ABOUT THIS TASK: Return all lines from the entries below in which the word "ratio" is present.

DATA EXCERPTS:
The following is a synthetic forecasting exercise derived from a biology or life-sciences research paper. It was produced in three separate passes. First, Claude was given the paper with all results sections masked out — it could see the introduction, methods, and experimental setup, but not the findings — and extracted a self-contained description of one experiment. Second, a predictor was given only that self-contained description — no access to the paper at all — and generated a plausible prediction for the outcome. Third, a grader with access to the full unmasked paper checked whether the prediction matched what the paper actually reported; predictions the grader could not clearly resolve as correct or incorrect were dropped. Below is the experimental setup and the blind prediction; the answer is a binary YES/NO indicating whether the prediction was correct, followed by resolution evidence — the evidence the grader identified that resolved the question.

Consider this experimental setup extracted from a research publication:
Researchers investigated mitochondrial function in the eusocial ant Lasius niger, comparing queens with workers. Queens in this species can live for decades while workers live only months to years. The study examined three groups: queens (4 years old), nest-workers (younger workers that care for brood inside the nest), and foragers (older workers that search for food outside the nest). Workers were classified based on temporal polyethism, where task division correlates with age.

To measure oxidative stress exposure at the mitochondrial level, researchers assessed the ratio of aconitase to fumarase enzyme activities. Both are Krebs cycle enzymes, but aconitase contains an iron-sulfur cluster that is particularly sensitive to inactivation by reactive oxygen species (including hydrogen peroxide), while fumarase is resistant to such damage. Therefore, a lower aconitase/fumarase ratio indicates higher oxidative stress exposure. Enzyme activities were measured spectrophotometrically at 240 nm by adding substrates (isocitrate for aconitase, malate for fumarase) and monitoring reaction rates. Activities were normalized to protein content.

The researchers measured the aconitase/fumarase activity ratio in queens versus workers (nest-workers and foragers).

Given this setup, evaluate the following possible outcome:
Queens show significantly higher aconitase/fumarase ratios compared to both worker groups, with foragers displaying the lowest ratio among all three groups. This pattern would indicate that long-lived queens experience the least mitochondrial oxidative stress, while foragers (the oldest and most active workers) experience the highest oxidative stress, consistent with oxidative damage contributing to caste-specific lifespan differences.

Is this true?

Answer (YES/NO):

ANSWER AREA:
To measure oxidative stress exposure at the mitochondrial level, researchers assessed the ratio of aconitase to fumarase enzyme activities. Both are Krebs cycle enzymes, but aconitase contains an iron-sulfur cluster that is particularly sensitive to inactivation by reactive oxygen species (including hydrogen peroxide), while fumarase is resistant to such damage. Therefore, a lower aconitase/fumarase ratio indicates higher oxidative stress exposure. Enzyme activities were measured spectrophotometrically at 240 nm by adding substrates (isocitrate for aconitase, malate for fumarase) and monitoring reaction rates. Activities were normalized to protein content.
The researchers measured the aconitase/fumarase activity ratio in queens versus workers (nest-workers and foragers).
Queens show significantly higher aconitase/fumarase ratios compared to both worker groups, with foragers displaying the lowest ratio among all three groups. This pattern would indicate that long-lived queens experience the least mitochondrial oxidative stress, while foragers (the oldest and most active workers) experience the highest oxidative stress, consistent with oxidative damage contributing to caste-specific lifespan differences.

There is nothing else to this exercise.